## BEGIN TASK MATERIAL

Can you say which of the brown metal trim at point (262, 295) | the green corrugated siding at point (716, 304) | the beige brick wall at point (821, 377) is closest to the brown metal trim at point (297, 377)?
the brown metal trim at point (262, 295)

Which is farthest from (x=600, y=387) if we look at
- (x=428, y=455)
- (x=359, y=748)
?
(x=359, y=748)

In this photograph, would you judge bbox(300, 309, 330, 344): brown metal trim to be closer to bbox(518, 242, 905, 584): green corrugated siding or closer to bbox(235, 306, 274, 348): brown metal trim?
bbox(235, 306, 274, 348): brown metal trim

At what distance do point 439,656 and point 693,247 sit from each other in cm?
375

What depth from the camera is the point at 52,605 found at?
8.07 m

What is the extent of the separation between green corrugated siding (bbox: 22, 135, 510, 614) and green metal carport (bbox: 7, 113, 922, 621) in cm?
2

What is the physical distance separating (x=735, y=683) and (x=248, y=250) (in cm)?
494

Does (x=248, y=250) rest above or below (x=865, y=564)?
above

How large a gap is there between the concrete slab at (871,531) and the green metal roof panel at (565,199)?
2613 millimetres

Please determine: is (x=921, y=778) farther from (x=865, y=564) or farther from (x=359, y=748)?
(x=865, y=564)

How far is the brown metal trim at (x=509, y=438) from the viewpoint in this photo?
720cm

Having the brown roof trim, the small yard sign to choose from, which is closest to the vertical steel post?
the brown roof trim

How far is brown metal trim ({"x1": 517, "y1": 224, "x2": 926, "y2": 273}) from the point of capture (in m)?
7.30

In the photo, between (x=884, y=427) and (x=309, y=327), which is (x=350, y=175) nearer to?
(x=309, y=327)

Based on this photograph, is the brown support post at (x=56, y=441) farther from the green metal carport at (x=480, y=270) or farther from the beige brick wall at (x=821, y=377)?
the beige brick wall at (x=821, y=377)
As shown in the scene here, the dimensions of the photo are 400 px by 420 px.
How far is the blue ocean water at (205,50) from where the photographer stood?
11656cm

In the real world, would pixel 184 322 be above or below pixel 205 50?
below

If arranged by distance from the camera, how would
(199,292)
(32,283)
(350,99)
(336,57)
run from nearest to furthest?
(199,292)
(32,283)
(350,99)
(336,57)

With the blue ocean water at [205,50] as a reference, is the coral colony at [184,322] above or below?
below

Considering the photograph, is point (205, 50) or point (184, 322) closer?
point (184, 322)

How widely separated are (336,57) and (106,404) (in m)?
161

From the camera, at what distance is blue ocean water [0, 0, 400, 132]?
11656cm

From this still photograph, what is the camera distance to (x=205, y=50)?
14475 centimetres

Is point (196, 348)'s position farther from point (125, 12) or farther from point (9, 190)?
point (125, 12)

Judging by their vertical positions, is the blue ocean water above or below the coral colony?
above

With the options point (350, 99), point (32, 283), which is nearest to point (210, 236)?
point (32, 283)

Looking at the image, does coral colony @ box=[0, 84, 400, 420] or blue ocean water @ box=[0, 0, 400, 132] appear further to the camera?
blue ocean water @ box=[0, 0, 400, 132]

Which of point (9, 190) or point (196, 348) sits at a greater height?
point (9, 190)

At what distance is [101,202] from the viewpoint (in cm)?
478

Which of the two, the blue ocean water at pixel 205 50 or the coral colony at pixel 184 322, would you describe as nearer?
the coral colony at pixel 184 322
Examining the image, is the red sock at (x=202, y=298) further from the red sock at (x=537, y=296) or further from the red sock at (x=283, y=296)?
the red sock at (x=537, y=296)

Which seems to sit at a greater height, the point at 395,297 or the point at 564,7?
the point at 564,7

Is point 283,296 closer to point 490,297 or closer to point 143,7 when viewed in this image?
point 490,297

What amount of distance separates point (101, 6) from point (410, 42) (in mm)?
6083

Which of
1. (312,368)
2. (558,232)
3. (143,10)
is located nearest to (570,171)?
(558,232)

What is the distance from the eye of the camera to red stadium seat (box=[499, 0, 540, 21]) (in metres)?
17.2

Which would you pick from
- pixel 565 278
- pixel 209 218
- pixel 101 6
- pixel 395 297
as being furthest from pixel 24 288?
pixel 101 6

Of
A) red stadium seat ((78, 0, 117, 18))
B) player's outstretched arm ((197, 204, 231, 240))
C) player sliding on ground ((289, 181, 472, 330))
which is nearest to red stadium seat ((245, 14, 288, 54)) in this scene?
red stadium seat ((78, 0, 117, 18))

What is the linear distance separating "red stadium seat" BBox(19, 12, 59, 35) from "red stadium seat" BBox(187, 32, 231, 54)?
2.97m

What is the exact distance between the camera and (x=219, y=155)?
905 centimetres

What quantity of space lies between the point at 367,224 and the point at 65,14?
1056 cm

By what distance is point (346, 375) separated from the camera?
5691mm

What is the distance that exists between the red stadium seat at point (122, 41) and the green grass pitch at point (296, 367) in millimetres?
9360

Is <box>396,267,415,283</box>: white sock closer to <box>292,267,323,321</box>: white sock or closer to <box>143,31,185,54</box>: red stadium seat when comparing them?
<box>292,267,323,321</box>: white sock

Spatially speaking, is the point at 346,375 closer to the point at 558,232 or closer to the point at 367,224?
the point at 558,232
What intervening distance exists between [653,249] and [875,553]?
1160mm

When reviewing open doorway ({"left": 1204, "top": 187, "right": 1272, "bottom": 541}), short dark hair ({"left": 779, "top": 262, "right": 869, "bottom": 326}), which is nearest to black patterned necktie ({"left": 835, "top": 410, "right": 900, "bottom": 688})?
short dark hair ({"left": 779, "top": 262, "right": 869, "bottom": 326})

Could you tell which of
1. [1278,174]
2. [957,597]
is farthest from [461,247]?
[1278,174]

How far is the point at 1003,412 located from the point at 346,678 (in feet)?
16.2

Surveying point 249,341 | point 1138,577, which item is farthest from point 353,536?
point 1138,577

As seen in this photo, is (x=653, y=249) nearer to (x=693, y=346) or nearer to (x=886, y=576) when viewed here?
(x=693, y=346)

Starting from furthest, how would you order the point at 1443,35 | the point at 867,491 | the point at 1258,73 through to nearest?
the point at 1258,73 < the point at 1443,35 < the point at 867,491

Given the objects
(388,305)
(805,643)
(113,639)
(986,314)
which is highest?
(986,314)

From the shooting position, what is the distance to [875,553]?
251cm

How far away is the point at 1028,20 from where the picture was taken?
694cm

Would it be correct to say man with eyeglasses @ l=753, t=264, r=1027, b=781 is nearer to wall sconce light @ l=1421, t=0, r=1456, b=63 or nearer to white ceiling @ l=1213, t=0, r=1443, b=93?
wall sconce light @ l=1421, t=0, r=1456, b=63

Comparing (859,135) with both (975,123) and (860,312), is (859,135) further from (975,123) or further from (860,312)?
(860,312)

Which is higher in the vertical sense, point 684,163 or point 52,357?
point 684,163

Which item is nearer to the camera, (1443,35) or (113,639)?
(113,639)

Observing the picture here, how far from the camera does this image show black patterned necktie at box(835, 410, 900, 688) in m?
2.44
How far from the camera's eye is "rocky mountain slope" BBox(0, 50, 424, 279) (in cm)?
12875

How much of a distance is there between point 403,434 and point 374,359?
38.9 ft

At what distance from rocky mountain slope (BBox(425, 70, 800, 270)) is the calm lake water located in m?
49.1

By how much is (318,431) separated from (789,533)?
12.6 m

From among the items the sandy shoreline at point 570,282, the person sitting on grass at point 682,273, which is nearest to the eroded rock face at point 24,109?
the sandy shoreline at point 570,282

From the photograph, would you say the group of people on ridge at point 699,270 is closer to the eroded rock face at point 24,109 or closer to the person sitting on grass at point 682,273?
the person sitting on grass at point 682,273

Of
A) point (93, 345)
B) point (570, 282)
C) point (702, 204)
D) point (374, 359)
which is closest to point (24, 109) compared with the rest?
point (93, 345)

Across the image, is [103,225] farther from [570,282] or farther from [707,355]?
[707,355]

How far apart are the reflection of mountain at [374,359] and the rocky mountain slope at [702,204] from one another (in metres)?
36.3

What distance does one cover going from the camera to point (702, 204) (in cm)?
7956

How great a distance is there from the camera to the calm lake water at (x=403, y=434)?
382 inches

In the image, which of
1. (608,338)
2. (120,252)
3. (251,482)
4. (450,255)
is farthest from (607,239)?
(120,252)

## END TASK MATERIAL

**SHORT PROBLEM:** From the line containing "From the photograph, would" through the closing line of the material above, return every line exactly and omit all others.

**TASK RESPONSE:**
From the photograph, would you say the group of people on ridge at point 699,270 is closer to the eroded rock face at point 24,109 or closer to the person sitting on grass at point 682,273?
the person sitting on grass at point 682,273

Of
A) point (93, 345)
B) point (570, 282)
C) point (702, 204)
D) point (374, 359)
which is closest to point (24, 109) compared with the rest?
point (93, 345)

Across the image, is [103,225] farther from [570,282] or farther from [707,355]?
[707,355]

How far apart are the reflection of mountain at [374,359] and the rocky mountain slope at [702,204] from one another (in metres)?
36.3

What distance does one cover going from the camera to point (702, 204) (in cm)?
7956

How great a distance is there from the camera to the calm lake water at (x=403, y=434)?
382 inches

In the image, which of
1. (608,338)
2. (120,252)
3. (251,482)
4. (450,255)
is farthest from (607,239)?
(120,252)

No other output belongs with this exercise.